No lead is safe with these Timberwolves, particularly one as large as 17 points. They proved so again Saturday, for the fourth time this season during a 95-85 loss to Milwaukee at Target Center.

Afterward, interim head coach Sam Mitchell hoped his team's latest collapse left players "embarrassed," and starting point guard Ricky Rubio called for players too concerned about themselves rather than their team to be "really, really mad."

Leading by that many late in the first quarter and trailing by 15 points in the fourth quarter, the Wolves lost for the sixth time in their past seven games overall against a Bucks team that had scored 120 points in each of their last two games but couldn't make a shot to start Saturday's game.

When the Bucks finally did nearly nine minutes into the game after missing their first 11 shots, they outscored the Wolves 29-19 in the second quarter and 23-15 in the fourth. In the second half, they scored at will around the basket, just as Andre Drummond did in Detroit's home victory over them on Thursday.

"I know we are building something here, and we have to be patient. But that's not the way," Rubio said. "When you are up by 17, you want to win by 20 or 22. Instead of that, we're acting like we're too cool. It's our fault, it's nobody else, the 15 players in this locker room."

On Saturday, Greg Monroe's 19-point, 10-rebound performance revived the Bucks. So, too, did John Henson's eight consecutive points during a 13-1 run that opened the fourth quarter and essentially won the game.

"This is our team, we're young," said Mitchell, who noted his team came apart when veterans Kevin Garnett and Tayshaun Prince weren't on the floor. "They don't know how to put the hammer down," Mitchell said.

The Bucks shot 42.7 percent and still won easily against a Wolves team that has blown at least a 17-point lead to Denver and Milwaukee once and Portland twice.

"This league is built for men, and we weren't men tonight," Rubio said.

"We blew a big lead, and it cost us the game. I don't know if we have more time. I know we're young, but in this league there are not a lot of opportunities. The ones who make it are the ones who really want to do something. Tonight is a bad game and we need to be real, real mad.

"This is a team. At the end of the day, if you win games you're going to be happy, no matter if you score 20, 10, five points. At the end of the day, you want to play [in the] playoffs, and it seems like we don't care."
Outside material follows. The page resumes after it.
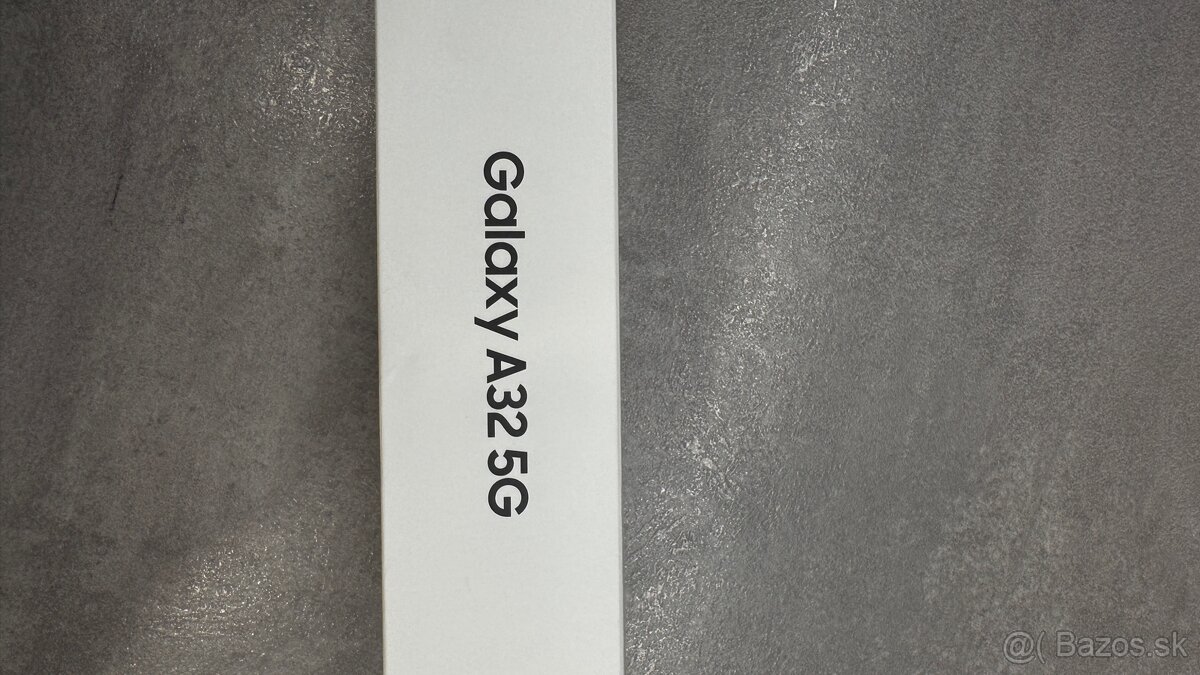Samsung galaxy A32 128gb KOMPLET - 12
Mitchell said he left players on the court in the fourth quarter hoping to impress upon them how much they need to care. Andrew Wiggins, Shabazz Muhammad and Zach LaVine played the entire quarter. Karl-Anthony Towns played four minutes, then sat after a 4-for-17 shooting night that Mitchell called his worst defensive game.
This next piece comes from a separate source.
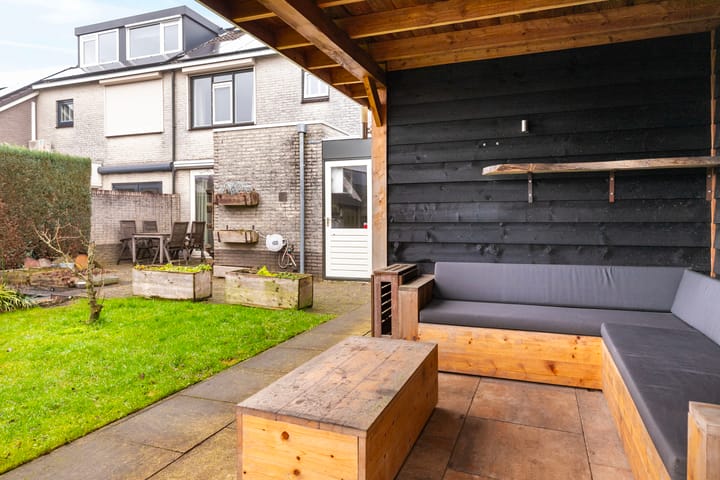 Foto 31 van Bijenkorf 21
"I left them out there for a reason," Mitchell said. "I was hoping a little embarrassment set in with how they were playing and how Milwaukee was outworking them. Sometimes that's got to be part of their medicine. Sometimes as coaches we try to save them too much. We don't want their feelings to get hurt. We don't want them to get embarrassed. Sometimes when you get butt kicked, you need to get embarrassed. That's how you wake up.

"If they weren't embarrassed, then we've got the wrong guys on our team. And I'll say that, and you can quote me for saying that. If some guys weren't embarrassed by how they played, we got the wrong guys in the locker room."